- Records for this task:

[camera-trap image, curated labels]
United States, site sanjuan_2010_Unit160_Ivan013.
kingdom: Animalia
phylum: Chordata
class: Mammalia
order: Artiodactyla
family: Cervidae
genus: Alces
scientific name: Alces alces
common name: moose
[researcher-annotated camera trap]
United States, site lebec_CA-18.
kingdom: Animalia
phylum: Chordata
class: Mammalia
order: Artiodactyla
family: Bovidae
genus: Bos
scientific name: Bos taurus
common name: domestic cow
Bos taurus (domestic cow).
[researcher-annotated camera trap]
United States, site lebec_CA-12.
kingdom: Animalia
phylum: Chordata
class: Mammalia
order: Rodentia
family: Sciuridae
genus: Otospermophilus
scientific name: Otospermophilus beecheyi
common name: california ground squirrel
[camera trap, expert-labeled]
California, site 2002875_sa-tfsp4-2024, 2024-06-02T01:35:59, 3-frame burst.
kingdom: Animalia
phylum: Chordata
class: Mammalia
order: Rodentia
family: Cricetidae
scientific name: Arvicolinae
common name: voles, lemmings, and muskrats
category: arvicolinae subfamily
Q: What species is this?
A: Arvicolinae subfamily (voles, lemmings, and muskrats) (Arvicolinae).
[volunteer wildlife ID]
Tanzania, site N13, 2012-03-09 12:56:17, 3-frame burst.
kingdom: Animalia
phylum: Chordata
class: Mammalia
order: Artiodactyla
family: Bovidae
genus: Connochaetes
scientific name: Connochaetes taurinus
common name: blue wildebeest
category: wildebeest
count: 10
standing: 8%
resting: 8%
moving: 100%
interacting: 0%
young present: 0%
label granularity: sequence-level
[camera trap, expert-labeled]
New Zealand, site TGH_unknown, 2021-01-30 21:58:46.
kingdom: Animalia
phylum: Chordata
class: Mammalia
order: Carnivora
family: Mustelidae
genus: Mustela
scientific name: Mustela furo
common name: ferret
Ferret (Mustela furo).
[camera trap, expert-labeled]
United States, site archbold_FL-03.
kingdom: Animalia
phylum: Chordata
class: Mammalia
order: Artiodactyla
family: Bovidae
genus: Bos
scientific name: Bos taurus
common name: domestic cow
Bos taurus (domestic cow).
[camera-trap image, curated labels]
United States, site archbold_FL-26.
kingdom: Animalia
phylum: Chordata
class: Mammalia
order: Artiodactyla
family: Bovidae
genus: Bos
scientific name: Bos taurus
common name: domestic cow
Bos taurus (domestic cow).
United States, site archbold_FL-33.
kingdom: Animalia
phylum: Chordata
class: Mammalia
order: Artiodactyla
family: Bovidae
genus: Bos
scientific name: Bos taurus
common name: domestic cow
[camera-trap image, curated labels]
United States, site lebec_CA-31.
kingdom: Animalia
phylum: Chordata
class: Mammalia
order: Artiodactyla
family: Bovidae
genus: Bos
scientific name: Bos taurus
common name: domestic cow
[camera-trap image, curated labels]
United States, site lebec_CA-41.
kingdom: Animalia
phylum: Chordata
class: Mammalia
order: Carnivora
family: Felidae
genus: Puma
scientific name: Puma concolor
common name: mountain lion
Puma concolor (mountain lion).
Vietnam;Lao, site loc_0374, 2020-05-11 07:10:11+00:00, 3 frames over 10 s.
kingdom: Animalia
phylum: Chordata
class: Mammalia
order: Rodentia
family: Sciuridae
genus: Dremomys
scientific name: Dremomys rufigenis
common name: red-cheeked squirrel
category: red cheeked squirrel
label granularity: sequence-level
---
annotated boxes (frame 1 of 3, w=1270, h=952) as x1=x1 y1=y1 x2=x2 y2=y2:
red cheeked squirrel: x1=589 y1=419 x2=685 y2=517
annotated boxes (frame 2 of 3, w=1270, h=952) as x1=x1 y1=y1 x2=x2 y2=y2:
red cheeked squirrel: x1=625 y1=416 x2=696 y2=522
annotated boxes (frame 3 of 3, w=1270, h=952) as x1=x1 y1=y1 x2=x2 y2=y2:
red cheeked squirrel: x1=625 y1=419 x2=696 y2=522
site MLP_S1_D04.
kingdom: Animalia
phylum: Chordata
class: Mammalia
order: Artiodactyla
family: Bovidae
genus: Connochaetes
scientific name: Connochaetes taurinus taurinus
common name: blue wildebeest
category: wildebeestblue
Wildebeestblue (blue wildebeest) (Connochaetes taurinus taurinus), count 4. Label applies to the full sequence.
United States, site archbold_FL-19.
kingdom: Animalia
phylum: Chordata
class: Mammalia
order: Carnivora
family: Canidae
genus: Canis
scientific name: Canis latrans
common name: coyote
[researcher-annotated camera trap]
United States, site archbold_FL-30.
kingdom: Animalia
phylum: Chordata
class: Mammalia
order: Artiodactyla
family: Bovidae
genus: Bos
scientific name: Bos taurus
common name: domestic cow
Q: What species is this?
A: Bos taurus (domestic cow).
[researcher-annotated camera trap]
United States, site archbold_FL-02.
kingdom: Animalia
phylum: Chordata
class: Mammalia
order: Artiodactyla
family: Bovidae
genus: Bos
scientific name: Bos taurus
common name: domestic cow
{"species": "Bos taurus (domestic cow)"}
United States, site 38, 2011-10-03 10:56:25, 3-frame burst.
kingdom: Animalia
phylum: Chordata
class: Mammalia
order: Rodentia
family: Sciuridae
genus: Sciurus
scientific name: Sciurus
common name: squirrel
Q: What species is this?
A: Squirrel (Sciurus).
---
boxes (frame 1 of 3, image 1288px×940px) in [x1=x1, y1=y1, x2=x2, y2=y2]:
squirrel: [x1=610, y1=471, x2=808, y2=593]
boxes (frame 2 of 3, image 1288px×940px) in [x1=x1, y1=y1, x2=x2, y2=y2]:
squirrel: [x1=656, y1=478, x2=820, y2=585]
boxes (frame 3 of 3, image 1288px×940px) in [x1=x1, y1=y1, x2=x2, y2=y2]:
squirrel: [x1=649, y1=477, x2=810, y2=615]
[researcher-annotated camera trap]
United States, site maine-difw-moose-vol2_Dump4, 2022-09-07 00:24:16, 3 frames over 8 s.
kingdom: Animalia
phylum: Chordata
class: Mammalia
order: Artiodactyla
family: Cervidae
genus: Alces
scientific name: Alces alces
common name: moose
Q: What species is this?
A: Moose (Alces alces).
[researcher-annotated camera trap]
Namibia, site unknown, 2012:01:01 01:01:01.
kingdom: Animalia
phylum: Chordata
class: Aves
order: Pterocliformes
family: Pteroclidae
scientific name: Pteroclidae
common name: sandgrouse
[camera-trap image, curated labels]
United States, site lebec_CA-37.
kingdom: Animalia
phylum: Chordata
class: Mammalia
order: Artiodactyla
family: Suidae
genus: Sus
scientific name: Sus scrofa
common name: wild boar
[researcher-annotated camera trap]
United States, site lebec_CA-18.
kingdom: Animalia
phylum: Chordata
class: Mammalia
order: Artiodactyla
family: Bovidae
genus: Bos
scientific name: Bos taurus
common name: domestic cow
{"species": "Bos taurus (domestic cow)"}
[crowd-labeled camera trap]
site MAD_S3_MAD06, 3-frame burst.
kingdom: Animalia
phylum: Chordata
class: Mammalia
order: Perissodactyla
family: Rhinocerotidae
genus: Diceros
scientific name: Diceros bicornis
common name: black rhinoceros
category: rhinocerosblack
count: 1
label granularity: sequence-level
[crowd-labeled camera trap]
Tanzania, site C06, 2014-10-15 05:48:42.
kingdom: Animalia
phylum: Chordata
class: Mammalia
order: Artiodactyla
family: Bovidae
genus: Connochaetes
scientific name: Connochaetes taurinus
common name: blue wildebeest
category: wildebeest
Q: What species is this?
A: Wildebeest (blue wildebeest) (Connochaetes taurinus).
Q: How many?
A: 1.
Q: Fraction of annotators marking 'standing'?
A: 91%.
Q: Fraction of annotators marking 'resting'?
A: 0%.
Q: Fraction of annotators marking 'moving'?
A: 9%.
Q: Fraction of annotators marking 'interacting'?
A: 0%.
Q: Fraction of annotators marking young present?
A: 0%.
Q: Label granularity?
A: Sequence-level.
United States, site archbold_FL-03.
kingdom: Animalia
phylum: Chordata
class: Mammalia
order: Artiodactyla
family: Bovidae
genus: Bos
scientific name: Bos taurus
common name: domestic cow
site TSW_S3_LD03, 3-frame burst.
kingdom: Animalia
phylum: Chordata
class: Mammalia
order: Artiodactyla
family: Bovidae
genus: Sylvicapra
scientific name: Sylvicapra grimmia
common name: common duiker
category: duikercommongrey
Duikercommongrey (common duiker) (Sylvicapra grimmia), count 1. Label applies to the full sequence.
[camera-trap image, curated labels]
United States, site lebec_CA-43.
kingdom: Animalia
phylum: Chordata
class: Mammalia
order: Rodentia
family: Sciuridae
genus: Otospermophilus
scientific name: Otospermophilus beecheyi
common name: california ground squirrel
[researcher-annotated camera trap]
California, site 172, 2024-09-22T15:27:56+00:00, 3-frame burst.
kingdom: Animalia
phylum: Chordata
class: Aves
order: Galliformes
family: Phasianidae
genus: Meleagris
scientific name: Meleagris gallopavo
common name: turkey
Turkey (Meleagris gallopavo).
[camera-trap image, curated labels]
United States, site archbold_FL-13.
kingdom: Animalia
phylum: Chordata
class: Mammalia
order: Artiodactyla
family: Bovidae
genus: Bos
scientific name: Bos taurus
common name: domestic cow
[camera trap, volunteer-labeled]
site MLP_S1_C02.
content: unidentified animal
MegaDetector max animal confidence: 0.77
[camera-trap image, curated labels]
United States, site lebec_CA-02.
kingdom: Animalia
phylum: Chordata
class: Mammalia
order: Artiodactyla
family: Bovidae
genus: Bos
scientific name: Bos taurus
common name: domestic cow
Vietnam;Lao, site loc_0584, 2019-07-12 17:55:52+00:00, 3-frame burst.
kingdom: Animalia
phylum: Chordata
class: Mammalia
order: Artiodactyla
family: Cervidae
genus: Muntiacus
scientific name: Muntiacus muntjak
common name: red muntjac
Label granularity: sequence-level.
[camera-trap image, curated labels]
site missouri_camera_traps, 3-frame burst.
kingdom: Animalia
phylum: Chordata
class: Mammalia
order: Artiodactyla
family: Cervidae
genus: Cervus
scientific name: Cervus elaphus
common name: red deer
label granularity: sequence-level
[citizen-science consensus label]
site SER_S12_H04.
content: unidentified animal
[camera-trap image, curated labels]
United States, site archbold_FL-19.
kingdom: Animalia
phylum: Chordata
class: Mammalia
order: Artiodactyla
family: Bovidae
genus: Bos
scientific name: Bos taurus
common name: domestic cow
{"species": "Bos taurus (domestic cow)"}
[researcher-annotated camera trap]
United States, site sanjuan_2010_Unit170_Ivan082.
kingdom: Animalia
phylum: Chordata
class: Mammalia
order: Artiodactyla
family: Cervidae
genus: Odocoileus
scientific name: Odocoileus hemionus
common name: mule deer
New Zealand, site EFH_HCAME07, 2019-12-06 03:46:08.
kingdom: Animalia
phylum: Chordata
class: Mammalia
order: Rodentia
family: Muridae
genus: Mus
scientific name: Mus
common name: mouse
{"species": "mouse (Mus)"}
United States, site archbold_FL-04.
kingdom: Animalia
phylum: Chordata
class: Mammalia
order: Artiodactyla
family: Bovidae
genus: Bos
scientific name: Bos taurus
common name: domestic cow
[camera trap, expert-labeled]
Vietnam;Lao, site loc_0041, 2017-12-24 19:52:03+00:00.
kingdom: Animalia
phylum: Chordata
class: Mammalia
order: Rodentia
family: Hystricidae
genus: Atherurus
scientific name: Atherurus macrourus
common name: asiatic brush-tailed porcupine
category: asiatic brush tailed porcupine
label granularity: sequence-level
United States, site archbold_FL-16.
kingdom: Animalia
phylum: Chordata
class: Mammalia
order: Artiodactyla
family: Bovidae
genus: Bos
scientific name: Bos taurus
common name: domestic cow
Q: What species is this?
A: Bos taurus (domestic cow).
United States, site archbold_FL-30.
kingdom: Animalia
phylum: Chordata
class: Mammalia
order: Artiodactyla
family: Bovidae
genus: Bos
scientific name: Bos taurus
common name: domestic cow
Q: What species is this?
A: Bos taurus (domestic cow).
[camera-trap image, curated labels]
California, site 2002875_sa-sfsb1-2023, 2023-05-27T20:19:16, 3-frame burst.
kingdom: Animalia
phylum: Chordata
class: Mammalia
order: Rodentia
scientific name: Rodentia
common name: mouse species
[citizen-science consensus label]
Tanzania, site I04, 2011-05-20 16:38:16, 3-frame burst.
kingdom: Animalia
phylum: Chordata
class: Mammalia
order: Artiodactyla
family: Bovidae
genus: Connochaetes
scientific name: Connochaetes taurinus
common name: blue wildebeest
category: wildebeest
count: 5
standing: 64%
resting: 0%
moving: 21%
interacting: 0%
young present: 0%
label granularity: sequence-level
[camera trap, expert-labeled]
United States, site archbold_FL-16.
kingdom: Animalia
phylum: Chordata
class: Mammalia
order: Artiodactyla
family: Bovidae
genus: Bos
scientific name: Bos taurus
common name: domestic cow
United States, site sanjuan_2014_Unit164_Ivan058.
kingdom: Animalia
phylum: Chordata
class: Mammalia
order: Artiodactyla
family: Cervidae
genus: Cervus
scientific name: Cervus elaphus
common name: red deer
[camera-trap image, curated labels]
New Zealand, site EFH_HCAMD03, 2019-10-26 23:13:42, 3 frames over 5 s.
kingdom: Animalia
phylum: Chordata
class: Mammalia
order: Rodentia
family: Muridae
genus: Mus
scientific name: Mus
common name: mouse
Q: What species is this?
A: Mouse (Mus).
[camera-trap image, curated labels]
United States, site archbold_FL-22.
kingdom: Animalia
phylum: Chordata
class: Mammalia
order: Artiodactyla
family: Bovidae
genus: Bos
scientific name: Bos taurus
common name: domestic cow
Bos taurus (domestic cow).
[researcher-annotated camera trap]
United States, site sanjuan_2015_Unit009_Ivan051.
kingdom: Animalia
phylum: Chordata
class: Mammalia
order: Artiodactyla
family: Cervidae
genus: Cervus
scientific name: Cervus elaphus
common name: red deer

- Your goal: Each line of the listing above that includes the word "volunteer" should be copied.

- Reply:
[volunteer wildlife ID]
[camera trap, volunteer-labeled]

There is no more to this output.